*** Opening of Material to process ***

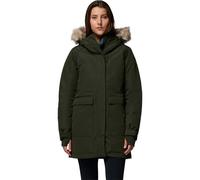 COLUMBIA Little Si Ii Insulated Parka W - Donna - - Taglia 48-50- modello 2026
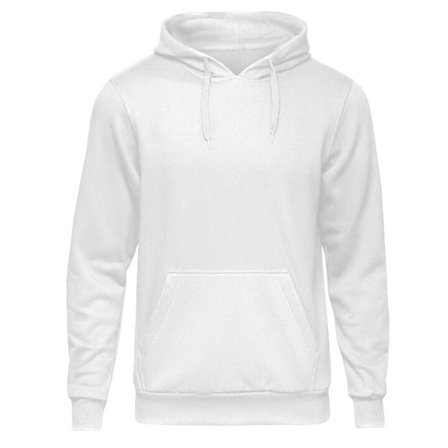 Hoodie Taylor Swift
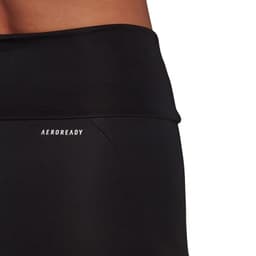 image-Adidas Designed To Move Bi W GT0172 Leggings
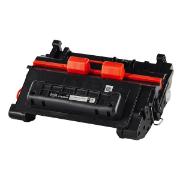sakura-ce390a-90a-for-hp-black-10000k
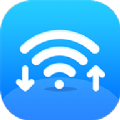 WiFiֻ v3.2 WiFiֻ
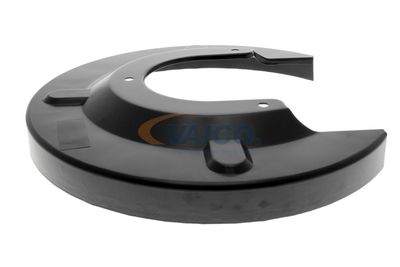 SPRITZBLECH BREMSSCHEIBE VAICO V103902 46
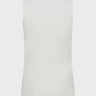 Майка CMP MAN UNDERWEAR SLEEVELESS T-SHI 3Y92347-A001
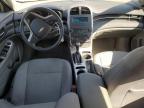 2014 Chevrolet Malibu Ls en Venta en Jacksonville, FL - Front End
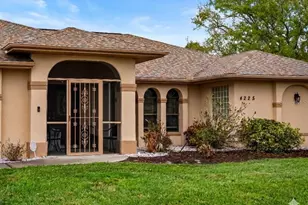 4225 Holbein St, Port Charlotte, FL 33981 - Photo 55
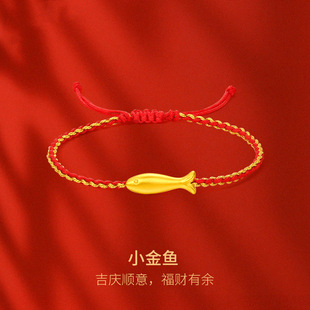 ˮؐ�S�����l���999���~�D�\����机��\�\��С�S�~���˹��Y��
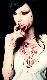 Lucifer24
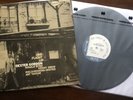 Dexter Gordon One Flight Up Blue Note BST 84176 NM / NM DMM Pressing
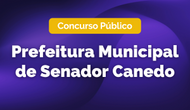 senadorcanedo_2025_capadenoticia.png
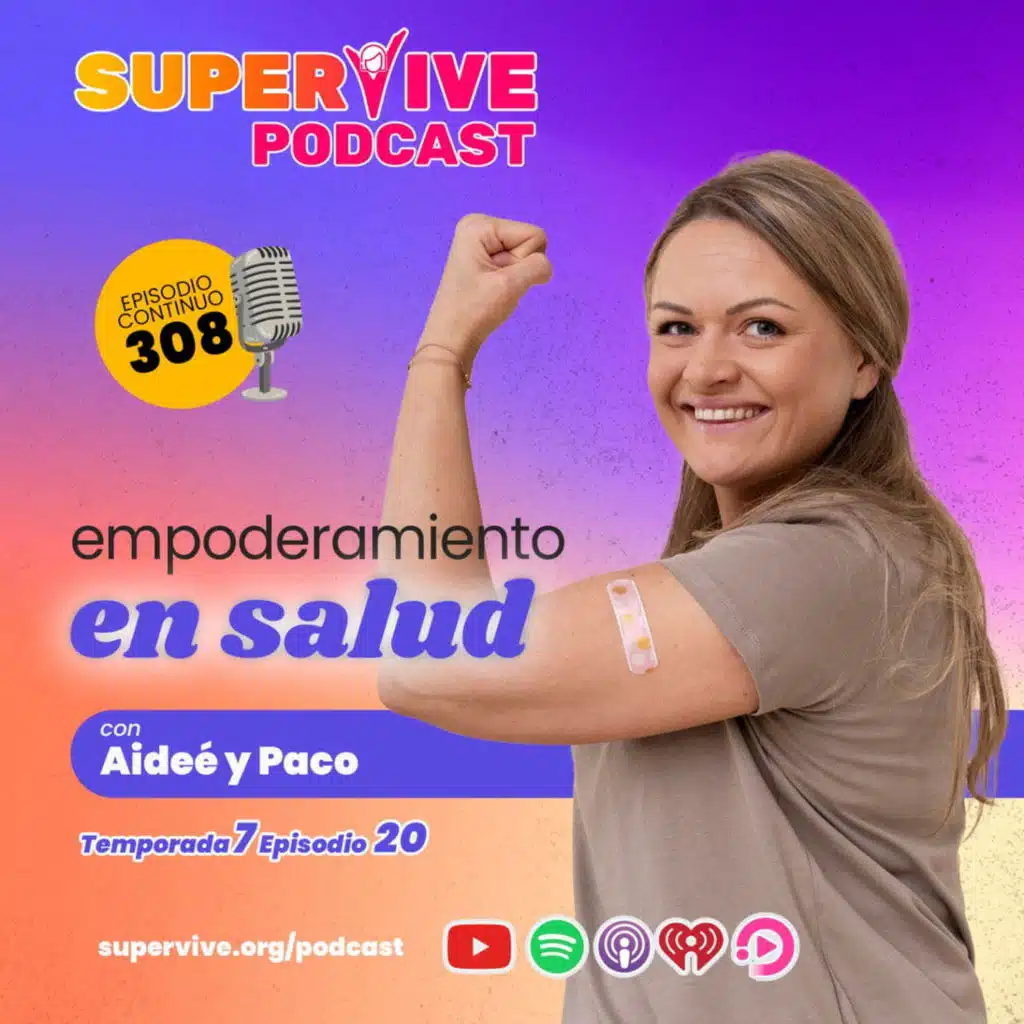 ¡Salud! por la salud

*** Close of Material to process ***
*** Opening of Material to process ***

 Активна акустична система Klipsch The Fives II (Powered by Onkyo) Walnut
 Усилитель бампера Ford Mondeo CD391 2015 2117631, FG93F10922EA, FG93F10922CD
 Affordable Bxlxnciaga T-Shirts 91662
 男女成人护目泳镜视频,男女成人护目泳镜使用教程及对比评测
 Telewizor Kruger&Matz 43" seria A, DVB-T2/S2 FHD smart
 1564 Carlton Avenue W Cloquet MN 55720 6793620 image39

*** Close of Material to process ***
*** Opening of Material to process ***

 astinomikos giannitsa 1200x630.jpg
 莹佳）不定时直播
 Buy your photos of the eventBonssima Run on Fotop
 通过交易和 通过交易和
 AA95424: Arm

*** Close of Material to process ***

→ **Problem statement**: Give back, word for word, only the lines above from the line holding "astinomikos giannitsa 1200x630.jpg" to the line holding "AA95424: Arm", both included.

→ **Reply to the task**:
 astinomikos giannitsa 1200x630.jpg
 莹佳）不定时直播
 Buy your photos of the eventBonssima Run on Fotop
 通过交易和 通过交易和
 AA95424: Arm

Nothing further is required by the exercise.